ABC Paulista ganha a sua primeira Reserva Particular do Patrimônio Natural

Vista do distrito de  Paranapiacaba, Santo André/SP, onde está localizada a Reserva Particular de Patrimônio Natural Nascentes do Rio Mogi (SP). Foto: Victor Hugo Mori - http://www.vitruvius.com.br/revistas/read/arquiteturismo/04.044/3618
Vista do distrito de Paranapiacaba, Santo André/SP, onde está localizada a Reserva Particular de Patrimônio Natural Nascentes do Rio Mogi (SP). Foto: Victor Hugo Mori/Vitruvius

Na terça-feira, dia 20/06, a Prefeitura de Santo André assinou o termo para a criação da Reserva Particular de Patrimônio Natural Nascentes do Rio Mogi (SP), de propriedade da empresa CEMULTI – Cesari Empresa Multimodal de Movimentação de Materiais Ltda. Atualmente existem 87 reservas particulares do patrimônio natural (RPPNs) instituídas no território paulista, mas essa é a primeira da região do ABC — região que engloba os municípios de Santo André (A), São Bernardo do Campo (B) e São Caetano do Sul (C).

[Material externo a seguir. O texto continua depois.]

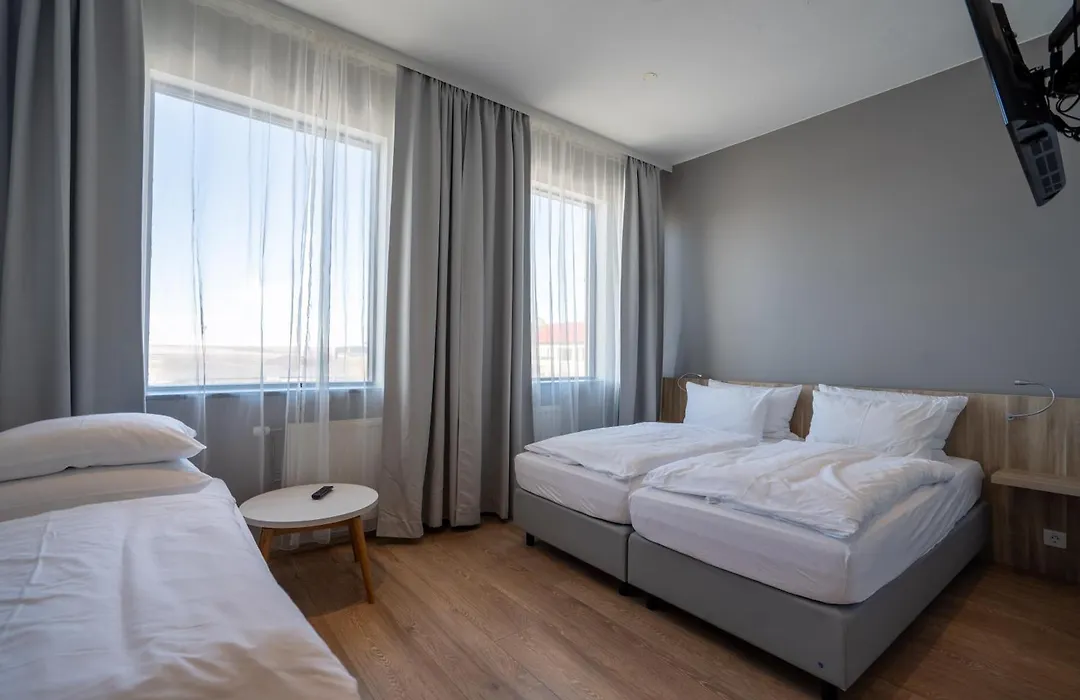 Hotel Laugarbakki-1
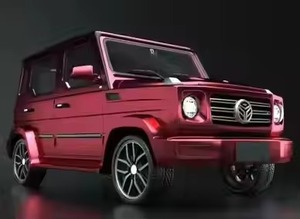 Campione di Vendite 2025 Mini Auto Elettrica G Wagon Auto Elettrica Cinese Mini <span class=keywords><strong>Golf</strong></span> Cart Elettrico - Product Image 3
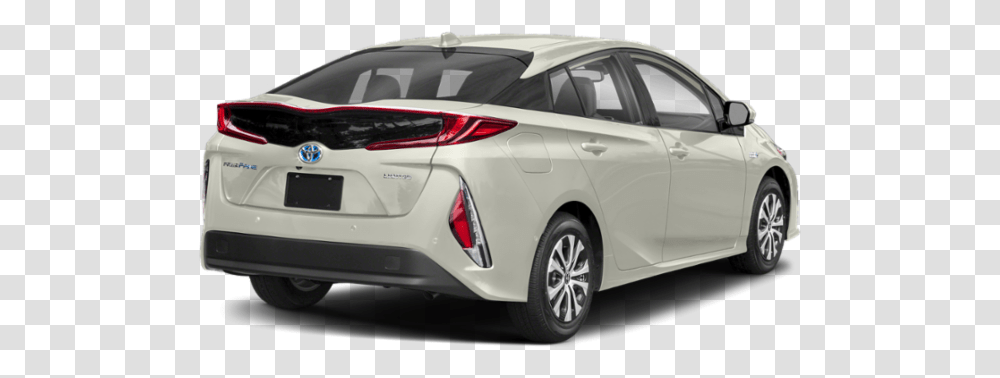 2019 Toyota Prius Prime, Car, Vehicle, Transportation, Automobile Transparent Png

Com uma área total de 48.042,47 hectares em Santo André, a unidade de conservação ocupa aproximadamente 500 mil m² próximos à parte baixa da vila de Paranapiacaba. O local traz como atributo a presença da vegetação nativa, como da Mata Atlântica e do cerrado, além das nascentes e da diversidade da fauna e da flora.

De acordo com o gerente de engenharia da Cesari, Ruben Armando Espinoza Munoz, a empresa tem área total de aproximadamente 1 milhão de m² em Santo André, dos quais quase metade foi direcionada à criação da reserva. “É um grande prazer ter conseguido constituir essa primeira RPPN da região. Fizemos uma parceria muito grande com a Prefeitura e isso nos incentivou a criar essa reserva na cidade”, contou o representante da Cesari.